A campanha de Orban assenta, quase exclusivamente, na denúncia, com rara violência, das ameaças do choque de civilizações. Diz que há “dez milhões de migrantes de África e do Médio Oriente, de fé não cristã, que estão a marchar sobre a Europa, prontos para eliminar a nossa identidade e o nosso modo de vida”. Orban coloca-se como o “salvador da civilização cristã” na Hungria ao protegê-la com muros, barreiras eletrificadas e arame farpado.
O governo Orban tem o crédito de crescimento económico acima da média europeia (para o que concorre o baixo custo do trabalho), com o generoso apoio dos fundos europeus para a coesão. No entanto, é genericamente reconhecido que aumenta a corrupção e baixa a qualidade da democracia.

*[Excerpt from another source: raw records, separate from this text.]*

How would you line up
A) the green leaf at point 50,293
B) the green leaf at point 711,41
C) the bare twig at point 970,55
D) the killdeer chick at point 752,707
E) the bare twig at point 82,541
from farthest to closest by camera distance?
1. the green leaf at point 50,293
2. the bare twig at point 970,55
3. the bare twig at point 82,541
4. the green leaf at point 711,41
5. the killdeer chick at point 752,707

É assim que 400 mil jovens entre os 20 e os 30 anos estão a tentar deixar a Hungria. Querem agarrar-se à Europa tão hostilizada no discurso húngaro do poder.
A votação alcançada pelo Fidesz, de Orban, confirma o auge do nacionalismo antieuropeu nos países que integram o chamado Grupo de Visegrado – para além da Hungria, também a Polónia, Eslováquia e República Checa. Parece devido questionar-se se faz sentido integrarem a União Europeia, como pares, países que escolhem valores contrários aos da União Europeia.

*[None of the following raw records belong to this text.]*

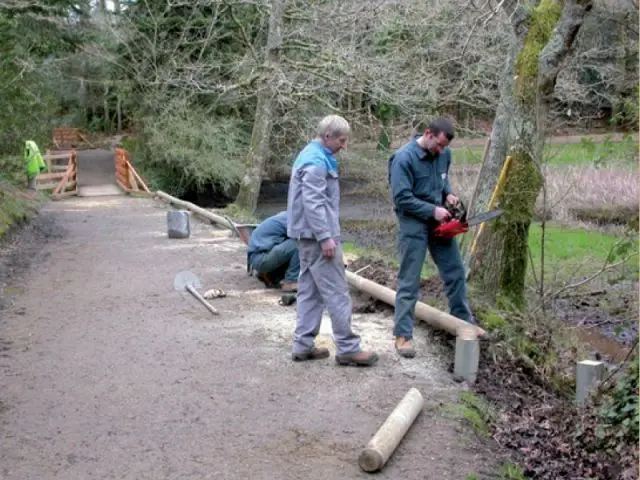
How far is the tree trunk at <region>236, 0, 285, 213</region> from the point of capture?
72.5 feet

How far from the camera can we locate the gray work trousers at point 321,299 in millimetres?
6410

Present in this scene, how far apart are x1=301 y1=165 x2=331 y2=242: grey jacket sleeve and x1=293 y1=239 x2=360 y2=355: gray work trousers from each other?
0.20 metres

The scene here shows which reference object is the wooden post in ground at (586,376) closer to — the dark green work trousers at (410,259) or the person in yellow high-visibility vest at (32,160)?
the dark green work trousers at (410,259)

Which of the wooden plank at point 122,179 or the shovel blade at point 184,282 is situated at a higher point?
the shovel blade at point 184,282

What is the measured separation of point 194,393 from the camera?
6.02m

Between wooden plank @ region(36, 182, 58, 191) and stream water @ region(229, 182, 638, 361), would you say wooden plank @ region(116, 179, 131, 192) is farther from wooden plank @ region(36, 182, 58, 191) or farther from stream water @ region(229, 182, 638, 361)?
stream water @ region(229, 182, 638, 361)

Mas os defensores dos ideais europeus — liberdade e respeito pelo outro, sociedade aberta, políticas de integração, empenho na justiça social — têm pela frente um desafio maior: os italianos, há um mês, deram a maioria a partidos populistas e de extrema-direita. Em dezembro, a extrema-direita ficou com postos fulcrais no governo de Viena de Áustria.
O triunfo de Macron, há um ano, em França, fez pensar que a vaga antieuropeia estaria em regressão. Que poderia crescer um retorno da Europa com os valores franceses da liberdade, fraternidade e igualdade, o que também supõe solidariedade e respeito pelas diversidades culturais.
Parece evidente que há que repensar o futuro da Europa — e quem segue com apego aos valores essenciais da União. Tendo em conta que até em Espanha já se levantam vozes antieuropeias só porque a Alemanha não lhes entregou o catalão Puigdemont.
O sábio Habermas avisou-nos que o desenvolvimento da consciência europeia é mais lento do que o avanço da realidade concreta. A União Europeia tem sido o maior espaço de liberdade e de bem-estar em todo o planeta. A Europa, apesar de tantas crises e desilusões, tem dado mais fôlego às nossas vidas. Mas há um problema sério nesta relação: a brecha está a crescer.